How secrets stay out of logs

pixie/secrets.py installs a SecretMaskingFilter on the root logger at startup. Whenever a tool’s .env is read, every value of length ≥ 4 is registered with the filter. Subsequent log records have their msg scrubbed for any registered value before being emitted.

This catches three common leak paths:

  • Exception messages that interpolate secrets (“Request failed with key sk-...”) — masked.
  • Debug logs that dump the request env — masked.
  • Validator stderr captured in spawn_log — masked.

The filter does not catch:

  • Secrets your tool returns in its outputs_json (the runtime can’t know which strings are secrets at output time). Don’t include secrets in outputs.
  • Secrets your tool writes to its own files outside the .env.
  • Secrets baked into source code (this is why lint-tool flags hardcoded secrets).

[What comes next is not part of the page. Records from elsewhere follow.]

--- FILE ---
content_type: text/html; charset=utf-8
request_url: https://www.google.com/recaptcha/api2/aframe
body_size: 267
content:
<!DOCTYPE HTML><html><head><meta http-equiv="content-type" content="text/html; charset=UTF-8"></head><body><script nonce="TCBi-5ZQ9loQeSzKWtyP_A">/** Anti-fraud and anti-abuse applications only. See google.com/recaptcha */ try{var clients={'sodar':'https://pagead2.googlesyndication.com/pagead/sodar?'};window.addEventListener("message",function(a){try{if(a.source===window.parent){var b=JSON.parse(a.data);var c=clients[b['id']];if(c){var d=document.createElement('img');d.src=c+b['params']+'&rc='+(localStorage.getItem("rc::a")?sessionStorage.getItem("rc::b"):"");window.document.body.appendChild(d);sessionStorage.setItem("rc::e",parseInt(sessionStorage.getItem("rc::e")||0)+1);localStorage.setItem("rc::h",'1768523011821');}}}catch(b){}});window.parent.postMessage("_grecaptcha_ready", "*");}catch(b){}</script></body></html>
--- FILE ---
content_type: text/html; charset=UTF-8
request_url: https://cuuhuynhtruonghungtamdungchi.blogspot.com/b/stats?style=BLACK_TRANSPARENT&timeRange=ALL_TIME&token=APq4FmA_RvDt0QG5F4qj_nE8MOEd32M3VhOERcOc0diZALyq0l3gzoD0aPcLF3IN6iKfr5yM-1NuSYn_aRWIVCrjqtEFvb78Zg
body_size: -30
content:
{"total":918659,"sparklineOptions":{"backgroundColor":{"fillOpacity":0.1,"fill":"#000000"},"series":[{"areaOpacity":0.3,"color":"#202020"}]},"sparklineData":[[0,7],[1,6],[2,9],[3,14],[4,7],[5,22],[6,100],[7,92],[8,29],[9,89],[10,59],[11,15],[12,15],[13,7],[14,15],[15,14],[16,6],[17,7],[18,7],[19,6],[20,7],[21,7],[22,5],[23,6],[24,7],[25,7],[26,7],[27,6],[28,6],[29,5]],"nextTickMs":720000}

.env is gitignored, always

The .gitignore shipped with Pixie includes:

tools/*/.env

If you fork a tool folder by hand, double-check this is honoured. The lint-tool skill flags .env files that aren’t covered by .gitignore.

Sharing a tool that needs secrets

share-tool packages a tool’s source as a .zip for distribution. It explicitly excludes:

  • .venv/ (platform-specific bloat)
  • .env (your secrets)
  • .git/ (irrelevant)
  • data/ (often large; not part of the tool)

The recipient runs uv sync to rebuild the venv and set-secret (or edits .env by hand) to set their own credentials.

import-tool (the inverse) refuses zips that contain .env files for the same reason.

Pixie itself doesn’t keep secrets

Pixie has no secrets of its own. There’s no master password, no admin token, no encryption key — the whole app binds to 127.0.0.1 and trusts the OS user. If you need credentialed multi-user access to a tool, Pixie isn’t the right shape; reach for a hosted runtime that does AuthN/AuthZ.